We’ve always been impressed with the basic ideas behind the PlayBook OS — it’s a lot like webOS, and that’s a very good thing from a usability standpoint. The OS is elegant and smart, relying largely on bezel-based gestures that can quickly become second nature and generally work really well. The card-based interface is smoother than ever as you manage applications — though it’s still so heavily animated that things take a while to happen, whether they’re running smoothly or not. but the first version was sluggish and occasionally confusing, and there were bugs almost everywhere you turned.
With PlayBook 2.0, the whole OS feels more stable, without many of the hangs and lags that marred the original operating system. many of its quirks still remain, though: you’ll still constantly flip past the card you’re hunting for because scrolling is too elastic, and you’ll occasionally mash repeatedly on the same button trying to get it to respond. Little things like the volume buttons are also still off: the volume buttons press satisfyingly, but the device rarely responds, and when it does, it’s only to increase or decrease the volume a single notch. To go from zero to full sound took me 21 presses of the volume button, and many more head shakes and curse words. There’s still a long list of things wrong with this interface, even in its second version.
On the PlayBook’s home screen, there’s now a single application dock instead of the category sorting that existed before. you can drag and drop apps in and out of the dock (up to six live there at once), or drag one app on top of another to create a folder. If both of those things sound like they’re lifted from iOS, it’s because the PlayBook’s home screen now seems eerily reminiscent of an iPhone or iPad’s.
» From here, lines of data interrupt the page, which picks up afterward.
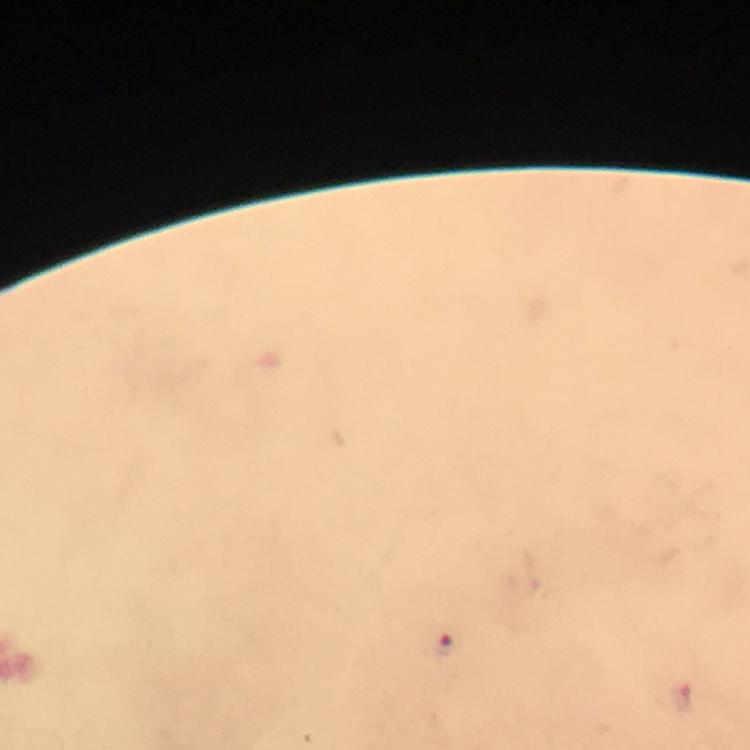
Approximate centers as (x, y) in pixels.
Malaria parasites: (439, 645), (683, 698).

Smartphone photograph taken through a microscope. From a diagnostic examination for malaria. Giemsa-stained preparation. Immersion oil was used. Thick blood smear. Image is 750×750 pixels. 100x magnification. A crop from one field of view.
Name the parasite shown.
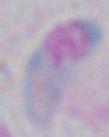

Toxoplasma gondii.

Summary:
  - Magnification: 1000x
  - Modality: photomicrograph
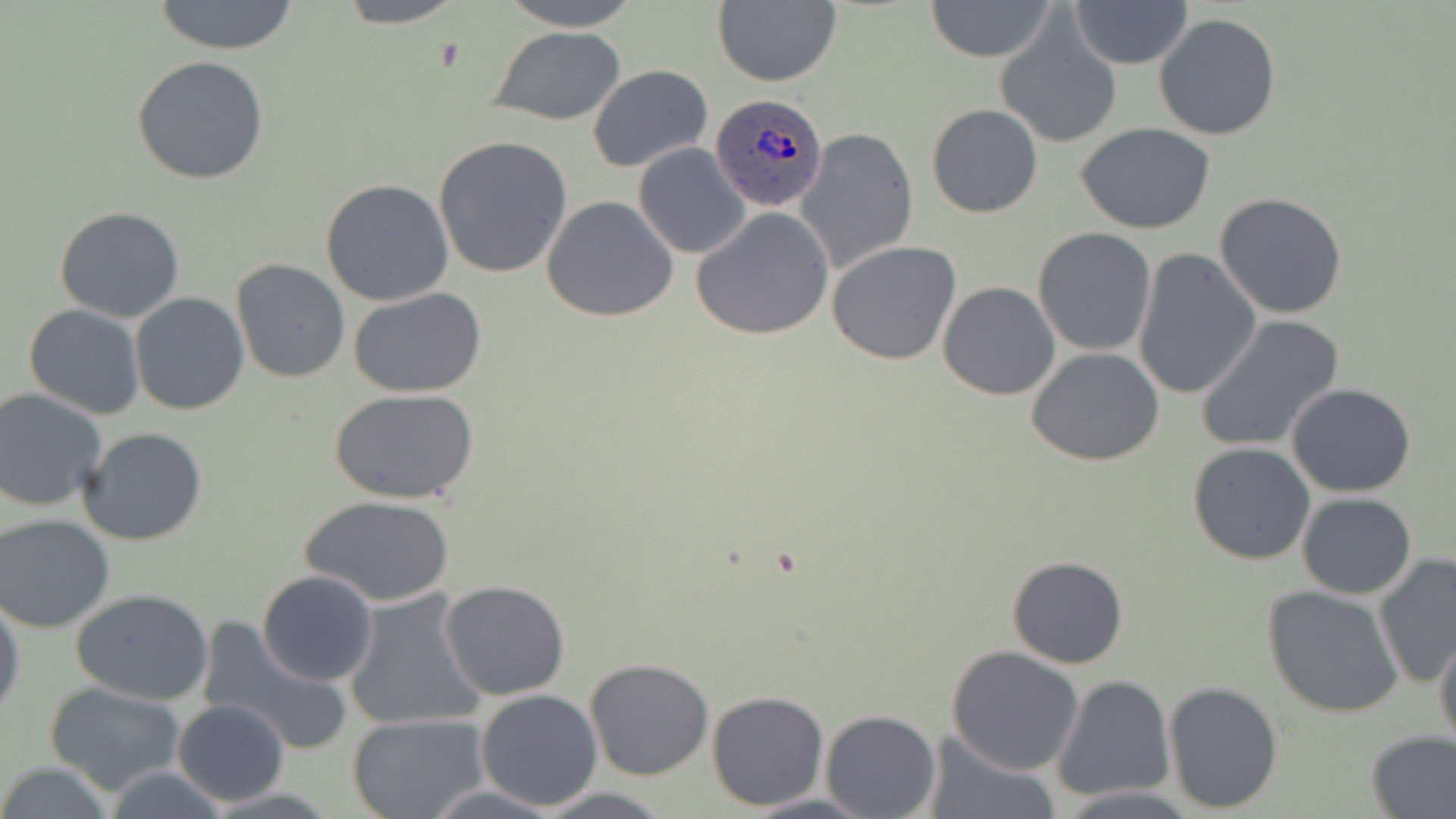

Summary:
  - Coordinate format: approximate bounding boxes as named x1/y1/x2/y2 corners in pixels
  - Plasmodium ovale-infected red blood cell locations: (x1=711, y1=92, x2=828, y2=211)
  - Uninfected red blood cell locations: (x1=149, y1=0, x2=303, y2=54), (x1=331, y1=0, x2=469, y2=28), (x1=498, y1=0, x2=645, y2=30), (x1=924, y1=0, x2=1056, y2=63), (x1=1069, y1=1, x2=1193, y2=69), (x1=713, y1=2, x2=841, y2=87), (x1=996, y1=13, x2=1121, y2=150), (x1=1153, y1=14, x2=1282, y2=140), (x1=488, y1=26, x2=626, y2=125), (x1=132, y1=55, x2=268, y2=184), (x1=587, y1=65, x2=713, y2=172), (x1=927, y1=103, x2=1042, y2=218), (x1=1077, y1=124, x2=1216, y2=234), (x1=797, y1=127, x2=919, y2=272), (x1=433, y1=135, x2=573, y2=278), (x1=633, y1=143, x2=751, y2=259), (x1=321, y1=178, x2=454, y2=307), (x1=1214, y1=193, x2=1349, y2=319), (x1=541, y1=195, x2=679, y2=322), (x1=54, y1=206, x2=185, y2=323), (x1=692, y1=208, x2=835, y2=341), (x1=1033, y1=227, x2=1157, y2=357), (x1=827, y1=240, x2=962, y2=364), (x1=1132, y1=249, x2=1261, y2=401), (x1=231, y1=259, x2=349, y2=383), (x1=937, y1=280, x2=1061, y2=400), (x1=348, y1=286, x2=486, y2=397), (x1=131, y1=293, x2=249, y2=414), (x1=23, y1=305, x2=145, y2=419), (x1=1196, y1=316, x2=1344, y2=454), (x1=1027, y1=345, x2=1165, y2=466), (x1=1287, y1=384, x2=1417, y2=498), (x1=0, y1=387, x2=107, y2=512), (x1=331, y1=387, x2=481, y2=504), (x1=77, y1=426, x2=208, y2=547), (x1=1188, y1=443, x2=1316, y2=565), (x1=1297, y1=491, x2=1417, y2=598), (x1=299, y1=495, x2=455, y2=607), (x1=0, y1=514, x2=116, y2=634), (x1=1373, y1=554, x2=1456, y2=689), (x1=1006, y1=555, x2=1129, y2=668), (x1=257, y1=570, x2=380, y2=689), (x1=439, y1=580, x2=570, y2=701), (x1=1262, y1=585, x2=1405, y2=718), (x1=70, y1=588, x2=214, y2=707), (x1=343, y1=589, x2=488, y2=732), (x1=0, y1=592, x2=25, y2=724), (x1=198, y1=619, x2=350, y2=757), (x1=1433, y1=628, x2=1456, y2=753), (x1=946, y1=645, x2=1084, y2=775), (x1=583, y1=659, x2=714, y2=781), (x1=1053, y1=675, x2=1174, y2=801), (x1=1163, y1=681, x2=1284, y2=813), (x1=43, y1=682, x2=189, y2=797), (x1=474, y1=689, x2=604, y2=812), (x1=706, y1=690, x2=829, y2=811), (x1=172, y1=698, x2=289, y2=805), (x1=821, y1=708, x2=941, y2=818), (x1=348, y1=714, x2=490, y2=819), (x1=1363, y1=729, x2=1456, y2=818), (x1=928, y1=733, x2=1052, y2=819), (x1=0, y1=762, x2=115, y2=818), (x1=99, y1=764, x2=234, y2=819), (x1=1055, y1=787, x2=1201, y2=817), (x1=739, y1=791, x2=880, y2=819)
  - Slide-level diagnosis: Plasmodium ovale
  - Magnification: 1000x
  - Field of view: single
  - Image size: 1456×819 pixels
  - Stain: May-Grünwald-Giemsa
  - Preparation: thin blood film
  - Modality: optical microscopy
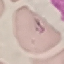

result = malaria parasites identified
capture = smartphone through the microscope eyepiece
image type = cell patch, automatically extracted from a larger field of view and resized to 64 × 64 pixels
preparation = thin smear
stain = Giemsa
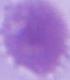 Captured at 1000x magnification. An erythrocyte is shown. Micrograph.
Name the parasite shown.
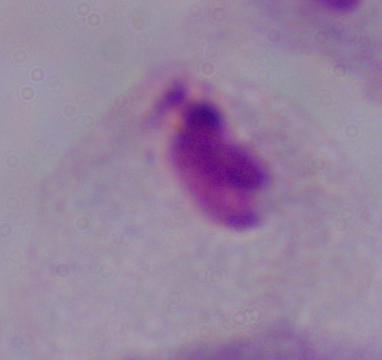
This is a trichomonad.

modality = photomicrograph
magnification = 1000x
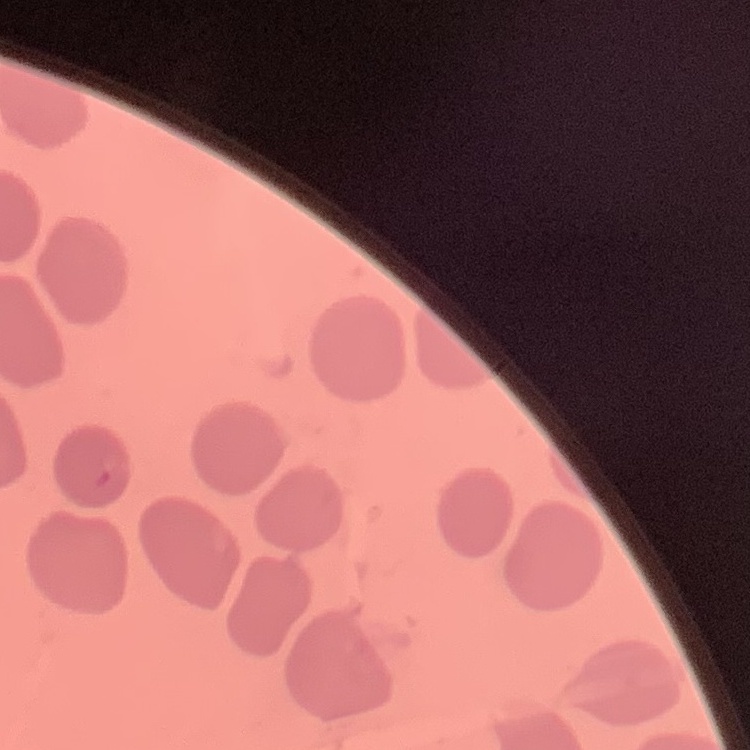
The erythrocytes exhibit no rouleaux formation. Square crop of a larger photomicrograph. Stained with either Field's or Giemsa. Thin peripheral smear.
Describe the morphology of the erythrocytes.
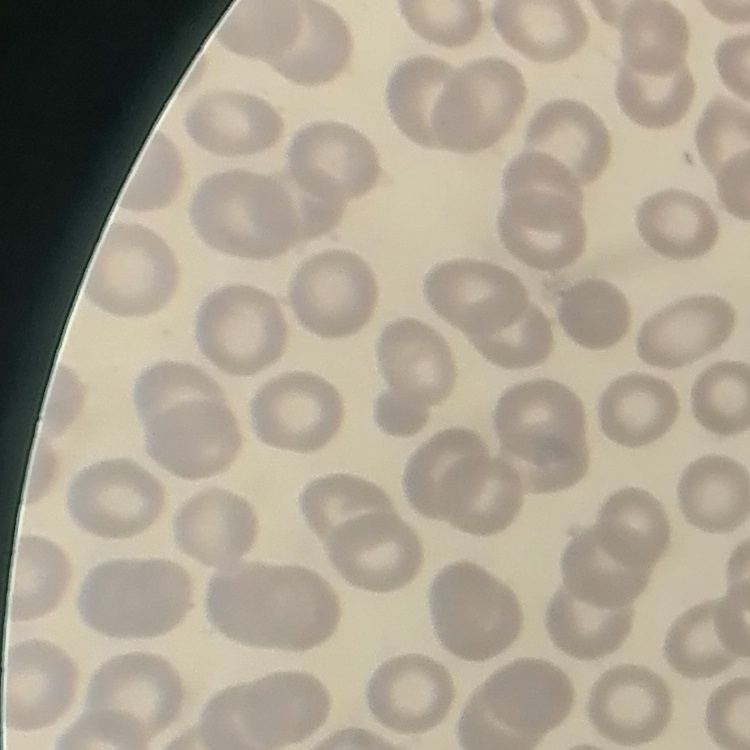

They show no rouleaux formation.

One tile cut from a larger photomicrograph. Thin peripheral smear. Stained with either Field's or Giemsa.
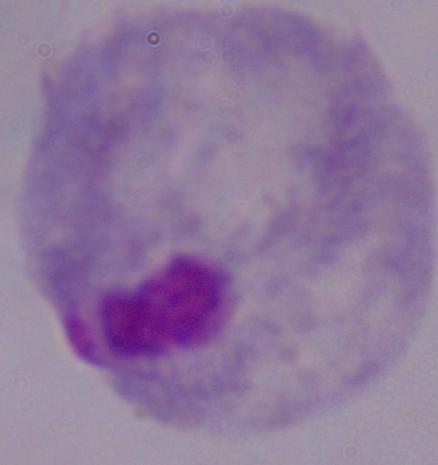
Summary:
  - Magnification: 1000x
  - Identification: trichomonad
  - Modality: micrograph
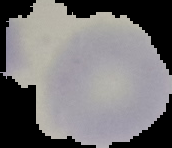

Summary:
  - Preparation: thin blood smear
  - Image type: cell region segmented out of the field of view; surrounding area masked to black
  - Malaria status: uninfected
  - Image size: 172×148 pixels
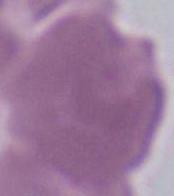
Captured at 1000x magnification. Micrograph. An erythrocyte is seen.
Name the parasite shown.
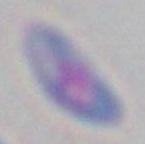
This is Toxoplasma gondii.

magnification = 1000x
modality = micrograph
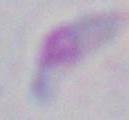 1000x magnification. Photomicrograph. Toxoplasma gondii is shown.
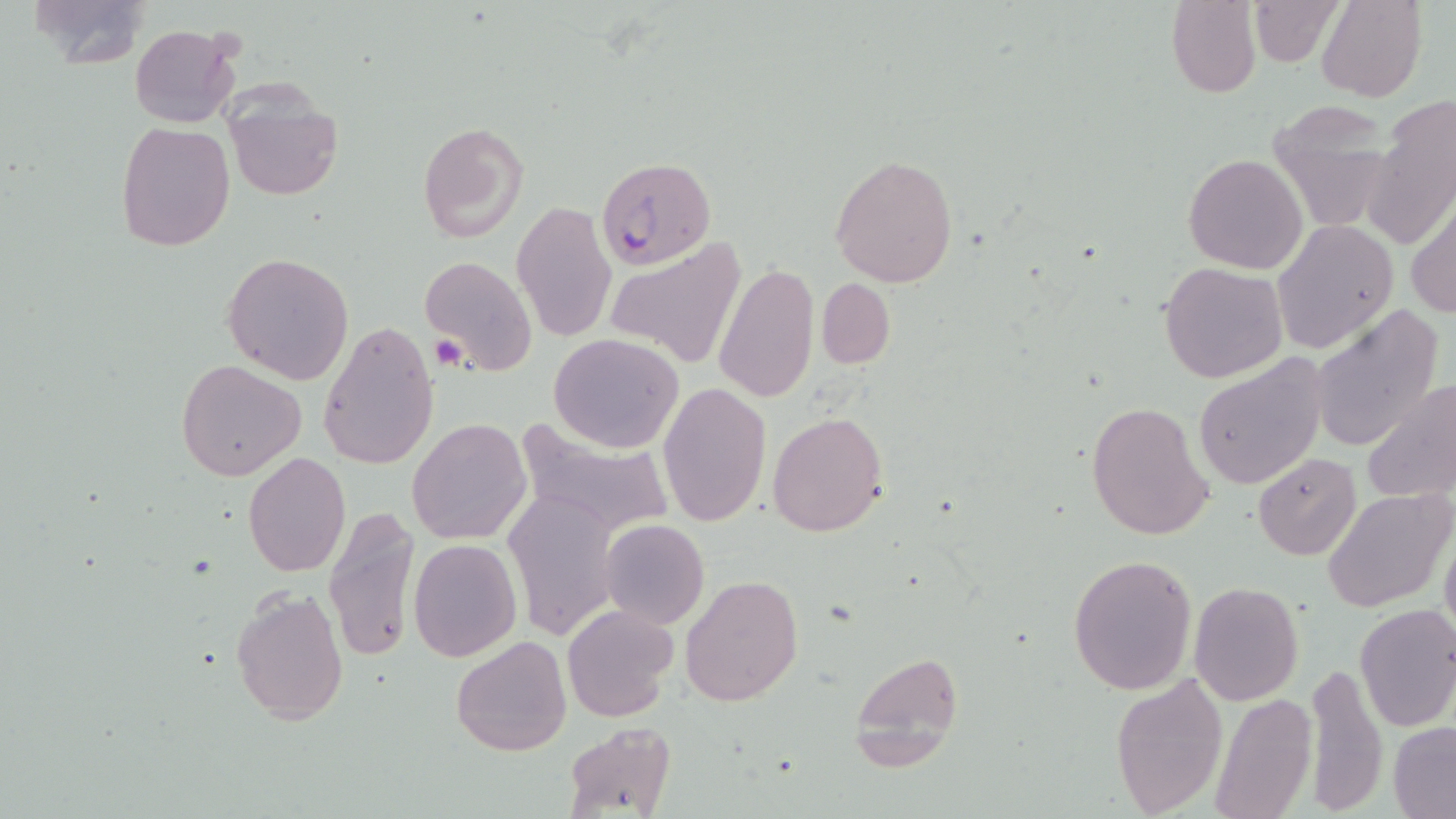 Approximate bounding boxes as (x1,y1)-(x2,y2) corner pairs in pixels. Plasmodium falciparum-infected red blood cell locations: (595,157)-(715,271). Uninfected red blood cell locations: (24,0)-(151,70), (1249,0)-(1344,67), (1166,1)-(1261,97), (1315,1)-(1426,102), (131,25)-(240,128), (1369,95)-(1455,248), (225,96)-(343,203), (1265,102)-(1397,231), (418,120)-(530,245), (115,122)-(234,250), (829,153)-(959,289), (1183,153)-(1309,274), (1407,199)-(1456,319), (512,201)-(618,343), (1273,220)-(1399,354), (606,241)-(748,370), (222,251)-(354,384), (419,254)-(538,376), (1159,261)-(1288,385), (712,262)-(819,404), (816,277)-(896,368), (1309,307)-(1444,454), (317,320)-(438,472), (548,334)-(684,454), (1190,353)-(1330,491), (176,359)-(308,481), (1360,379)-(1456,507), (658,382)-(771,526), (1087,400)-(1214,542), (767,411)-(890,536), (406,416)-(531,546), (511,420)-(676,539), (1252,452)-(1362,560), (244,453)-(349,576), (1325,488)-(1453,611), (502,490)-(623,640), (323,506)-(422,664), (599,519)-(710,630), (1439,527)-(1456,645), (408,540)-(521,661), (1066,552)-(1198,696), (681,572)-(803,706), (1189,581)-(1303,703), (229,586)-(349,727), (1354,604)-(1456,732), (559,605)-(679,723), (451,635)-(572,758), (850,648)-(963,767), (1302,662)-(1387,810), (1111,672)-(1228,818), (1212,692)-(1315,819), (1388,722)-(1456,817), (564,723)-(676,818). Platelet locations: (430,335)-(468,370). Slide-level diagnosis: Plasmodium falciparum. 1000x magnification. Thin blood film. May-Grünwald-Giemsa-stained preparation. One field of a larger specimen. Optical microscopy. Image is 1456×819 pixels.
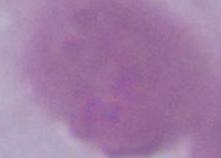 Micrograph. Captured at 1000x magnification. A red blood cell is seen.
State which parasite is depicted.
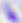
This is Toxoplasma gondii.

Photomicrograph. Captured at 400x magnification.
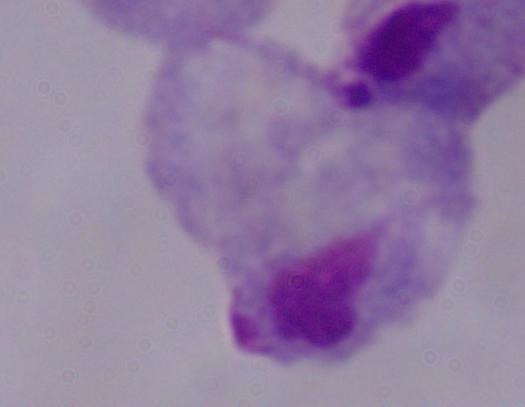

Summary:
  - Identification: trichomonad
  - Modality: micrograph
  - Magnification: 1000x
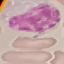
malaria status = uninfected
preparation = thin blood smear
stain = Giemsa
image type = automatically extracted cell patch, resized to 64 × 64 pixels
capture = smartphone through the microscope eyepiece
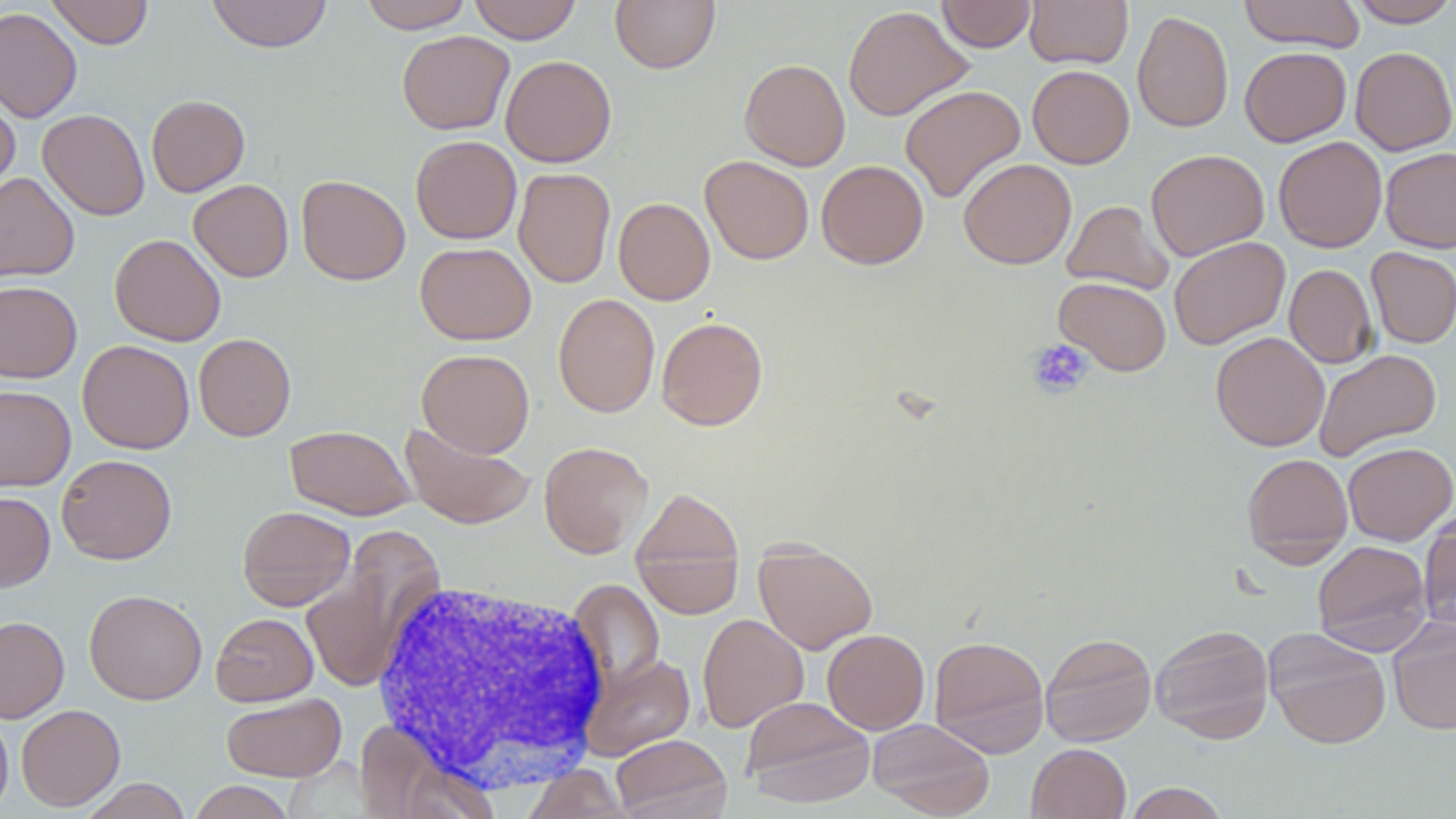
Approximate bounding boxes as (x1, y1, x2, y2) in pixels. Uninfected red blood cell locations: (46, 0, 154, 49), (206, 0, 332, 53), (359, 0, 474, 33), (468, 0, 582, 44), (610, 0, 720, 73), (937, 0, 1036, 52), (1025, 0, 1133, 69), (1238, 0, 1366, 52), (1347, 0, 1456, 27), (843, 5, 973, 121), (0, 7, 82, 123), (1132, 10, 1233, 133), (396, 30, 514, 135), (1239, 46, 1351, 147), (1350, 46, 1456, 155), (500, 55, 616, 167), (740, 59, 850, 171), (1027, 64, 1134, 168), (900, 84, 1026, 203), (0, 88, 20, 196), (146, 94, 249, 197), (38, 109, 150, 220), (410, 135, 522, 244), (1273, 136, 1387, 253), (1380, 147, 1456, 253), (1145, 148, 1269, 261), (700, 156, 814, 264), (958, 158, 1077, 269), (816, 160, 929, 269), (513, 168, 615, 288), (0, 172, 80, 284), (297, 175, 410, 285), (189, 179, 294, 282), (614, 197, 715, 305), (1062, 200, 1174, 295), (109, 233, 226, 346), (1168, 236, 1290, 350), (415, 242, 536, 345), (1366, 247, 1456, 348), (1284, 264, 1378, 368), (1054, 277, 1172, 376), (0, 279, 82, 383), (553, 293, 660, 418), (656, 316, 768, 431), (1210, 331, 1330, 452), (194, 333, 296, 441), (78, 340, 194, 454), (1314, 348, 1442, 461), (416, 349, 535, 457), (0, 385, 75, 492), (400, 421, 535, 531), (284, 425, 415, 519), (538, 441, 654, 558), (1342, 442, 1456, 545), (1242, 453, 1353, 565), (56, 454, 177, 564), (630, 487, 745, 615), (0, 492, 55, 591), (237, 506, 355, 610), (1419, 513, 1456, 630), (1312, 539, 1432, 655), (753, 542, 878, 655), (299, 552, 425, 693), (568, 580, 665, 688), (84, 589, 207, 704), (211, 613, 318, 706), (697, 613, 809, 733), (0, 616, 70, 723), (1387, 617, 1456, 735), (1150, 624, 1275, 743), (1264, 628, 1391, 749), (822, 629, 930, 734), (1040, 632, 1157, 747), (929, 635, 1049, 757), (581, 653, 695, 760), (221, 694, 346, 782), (741, 696, 875, 807), (16, 704, 125, 811), (0, 710, 13, 817), (868, 718, 995, 818), (354, 719, 501, 818), (611, 734, 731, 819), (1026, 743, 1131, 819), (520, 763, 634, 819), (80, 778, 192, 818), (188, 781, 297, 819), (1124, 782, 1230, 818). Platelet locations: (1027, 339, 1093, 398). White blood cell locations: (370, 578, 611, 794). Slide-level diagnosis: negative for blood parasites. Image is 1456×819 pixels. May-Grünwald-Giemsa-stained preparation. One field of a larger specimen. 1000x magnification. Light microscopy. Thin blood smear.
Speaking of iOS-style enhancements, there’s a new Reader Mode in the PlayBook’s browser that strips out all the formatting and clutter on a web page, and tries to present a more readable version of the page. it doesn’t work very well, though: it does a good job of parsing simple pages, but anything long, complex, or heavily formatted gets disorganized, and often whole sections of text get skipped. I like the idea of a Reader mode, but frankly, if it only works with very simple pages, what’s the point? The browser’s otherwise fairly similar, which is a good thing — it’s a great browser, even though scrolling continues to be the same awkward, too-fast or too-slow experience as the OS itself.
The keyboard’s been upgraded considerably, with an improved layout and autocorrection, and prediction added to the experience. I hate that it will automatically correct a word unless you actively choose the word you typed, but that’s not unique to the PlayBook. in general, the PlayBook’s keyboard is really excellent, proving that RIM can make an on-screen keyboard as well as it can make a hardware one.
Before PlayBook 2.0, the only way to manage email and the like on a PlayBook was through a BlackBerry smartphone, using the BlackBerry Bridge app. That app is now much less important, since the PlayBook functions much better as a standalone device, but there are still some cool things you can do by connecting your handset to your tablet. you can easily send files from BlackBerry to PlayBook, or open a URL on your tablet that you had running on your phone. as mentioned before, you can also use your phone as a remote for your Docs To Go presentations, or use it as a mouse and keyboard for your tablet — the latter feature is pretty great if you love your BlackBerry’s hardware keyboard but want to use the bigger screen of the PlayBook.